Léa Bouffaut, Ph.D. -- K. Lisa Yang Center for Conservation Bioacoustics, Cornell University

lea.bouffaut@cornell.edu

Motivations and objectives

Many bioacoustic projects are sitting on a goldmine of already annotated datasets. We want to create a standardized pipeline for creating, storing, sharing and using data that is flexible and repeatable to train and test AI models for different applications. More details in https://www.overleaf.com/read/yfcgvngmwfbs#e349e7

This notebook aims to create a benchmark dataset and standardize the following:

  • Metadata following ASA standards
  • File duration
  • Sampling frequency
  • Mono channel
  • Bit depth
  • File name format
  • Selection table fields

It also gives the option to change labels, e.g., to match our standardized label format.

It does NOT:

  • Filter the audio input beyond what is needed for resampling
  • Normalize the audio file amplitude

For example, this schematic view presents (top) a Raven Pro project with a selection table associated with several audio files of different lengths, (bottom) the standardized benchmark clips, and associated annotations. Note that annotations at the junction between two export files and those in the remaining audio, which are too short in comparison with the selected export audio file duration, are ignored. ‎method_schematicV2

Necessary information in selection tables

This project uses Raven Pro 1.6 selection tables. Selection tables can either be associated with (1) a single audio file or (2) multiple audio files. Selection tables, by default, contain the necessary information to draw a time-frequency box around a call, please make sure to have the required following fields, including an annotation column and variables that enable the code to retrieve the audio files:

  • 'Begin Time (s)'
  • 'End Time (s)'
  • 'Low Frequency (Hz)'
  • 'High Frequency (Hz)'
  • 'Begin Path'
  • 'File Offset (s)'
  • 'Label'/'Tags'/Other

We will consider and test that all selection tables should contain all of the aforementioned fields, with a user-defined field for the label column. Note that 'Begin Path' should work from your current workstation (Unix and Windows mount servers and write paths differently)!

Labels

The following format is our suggested label format:

<LatinNameAccronym>.<Location>.<CallName>

Where

  • <LatinNameAccronym> is a 6-letter combination of the first letters of each word,

  • <Location> a 4-letter combination describing the geographical location of the recorder.

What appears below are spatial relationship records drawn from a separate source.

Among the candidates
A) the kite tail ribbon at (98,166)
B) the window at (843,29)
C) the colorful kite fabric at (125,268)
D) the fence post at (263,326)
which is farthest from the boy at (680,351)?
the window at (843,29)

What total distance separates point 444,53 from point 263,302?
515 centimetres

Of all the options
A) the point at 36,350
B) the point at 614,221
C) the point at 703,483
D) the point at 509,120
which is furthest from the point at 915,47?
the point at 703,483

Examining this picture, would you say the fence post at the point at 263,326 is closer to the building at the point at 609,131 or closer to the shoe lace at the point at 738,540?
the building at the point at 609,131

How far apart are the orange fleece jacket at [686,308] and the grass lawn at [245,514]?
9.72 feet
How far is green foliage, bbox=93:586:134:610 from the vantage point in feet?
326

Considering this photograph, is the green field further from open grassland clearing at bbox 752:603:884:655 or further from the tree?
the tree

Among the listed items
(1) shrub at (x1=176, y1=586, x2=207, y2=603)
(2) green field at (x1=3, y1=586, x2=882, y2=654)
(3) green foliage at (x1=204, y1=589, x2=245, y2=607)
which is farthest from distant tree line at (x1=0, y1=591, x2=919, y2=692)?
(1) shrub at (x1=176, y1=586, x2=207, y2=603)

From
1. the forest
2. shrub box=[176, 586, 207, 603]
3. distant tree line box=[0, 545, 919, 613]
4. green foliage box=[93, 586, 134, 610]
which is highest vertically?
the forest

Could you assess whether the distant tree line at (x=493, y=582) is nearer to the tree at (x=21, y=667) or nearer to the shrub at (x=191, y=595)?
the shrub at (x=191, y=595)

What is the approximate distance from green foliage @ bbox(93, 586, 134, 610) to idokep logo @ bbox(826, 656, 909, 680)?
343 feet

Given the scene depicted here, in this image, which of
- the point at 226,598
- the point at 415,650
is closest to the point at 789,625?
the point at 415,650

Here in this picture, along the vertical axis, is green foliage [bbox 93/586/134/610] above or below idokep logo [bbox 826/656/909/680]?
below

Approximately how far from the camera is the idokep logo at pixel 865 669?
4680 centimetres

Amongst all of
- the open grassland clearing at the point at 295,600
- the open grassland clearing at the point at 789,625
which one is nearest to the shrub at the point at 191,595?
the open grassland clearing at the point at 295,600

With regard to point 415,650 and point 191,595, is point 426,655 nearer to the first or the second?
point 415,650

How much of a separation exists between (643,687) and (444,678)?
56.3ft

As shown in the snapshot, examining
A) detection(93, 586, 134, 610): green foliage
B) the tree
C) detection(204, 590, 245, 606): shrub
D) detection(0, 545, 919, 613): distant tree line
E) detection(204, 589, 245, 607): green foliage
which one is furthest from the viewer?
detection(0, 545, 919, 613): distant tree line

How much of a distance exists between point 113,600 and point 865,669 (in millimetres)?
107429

  • <CallName> free-format vocalization descriptor.

Outputs

Please refer to the User-defined parameters section to see the details on the output folder architecture.

Note

This notebook will assist you in creating:

  • Benchmark sound files based on user-input specifications
  • a corresponding Raven selection table for each sound file,
  • a two-column file-matching CSV (as used for Koogu) and,
  • a recap annotation CSV file that will match previous datasets, e.g., https://zenodo.org/records/7525805

How to get started

The Benchmark Dataset Creator is Python-based code that can be run as an app (supported by Streamlit) that opens in the browser. The dataset-creating functions can also run directly in Python code (currently in dev; see user-defined parameters below).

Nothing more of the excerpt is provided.